Auf industrieller Ebene wird die Zahl der intelligenten Roboter, die Gesten, Berührungen und gesprochene Befehle verstehen, von 1 Milliarde im Jahr 2024 auf 50 Milliarden im Jahr 2030 ansteigen. Die zu verarbeitende Datenmenge würde sich verfünffachen, die erbrachte Rechenleistung sogar verzehnfachen. Auch die Kommunikationsstrukturen würden sich stark verändern.

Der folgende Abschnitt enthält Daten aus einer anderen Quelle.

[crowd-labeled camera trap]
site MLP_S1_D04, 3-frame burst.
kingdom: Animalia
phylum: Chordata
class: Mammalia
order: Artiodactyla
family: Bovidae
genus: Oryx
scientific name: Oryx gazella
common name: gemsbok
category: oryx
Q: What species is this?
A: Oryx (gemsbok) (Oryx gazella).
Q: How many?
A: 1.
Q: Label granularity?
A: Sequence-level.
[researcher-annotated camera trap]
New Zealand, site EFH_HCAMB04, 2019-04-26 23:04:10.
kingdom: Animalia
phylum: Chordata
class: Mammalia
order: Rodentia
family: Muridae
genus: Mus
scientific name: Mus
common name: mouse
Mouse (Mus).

Statt einer linearen Datenübertragung vom Rechenzentrum über das Netz zum Endgerät folgen die Netze der Zukunft einem Mesh-Modell, in dem dezentrale KI-Rechenzentren untereinander, in zeitkritischen Bereichen aber auch mit regionalen Rechenzentren Daten austauschen. So stehen Informationen unabhängig von Latenzanforderungen immer zeitnah vor Ort zur Verfügung. Darüber hinaus könnten auch Endgeräte wie Smartphones untereinander Daten austauschen. Wichtig wäre ein automatisiertes, intelligentes Training zwischen den Kommunikationspartnern, um latenzsensitive Daten näher an den Empfänger zu bringen. Dies wäre wichtig, da Latenzen unter 300 Millisekunden für eine natürliche Interaktion zwischen Menschen und KI erforderlich sind. Bei den üblichen Reaktionszeiten des Rechenzentrums blieben für das Netzwerk maximal 20 Millisekunden.

In Zukunft wird es darum gehen, die Netze für die künstliche Intelligenz und die künstliche Intelligenz für die Netze zu optimieren. Das bedeutet, dass wir die Netzwerkkapazitäten erhöhen müssen, insbesondere Uplink, Latenz und Kapazität.

Und dass Künstliche Intelligenz die Unterstützung für komplexere Netze vorantreibt, um Betrieb und Wartung zu automatisieren, die Netzeffizienz zu optimieren und eine gute Nutzererfahrung zu gewährleisten.

Li kam zu dem Schluss, dass die Chancen groß sind und die Zeit zum Handeln jetzt gekommen ist.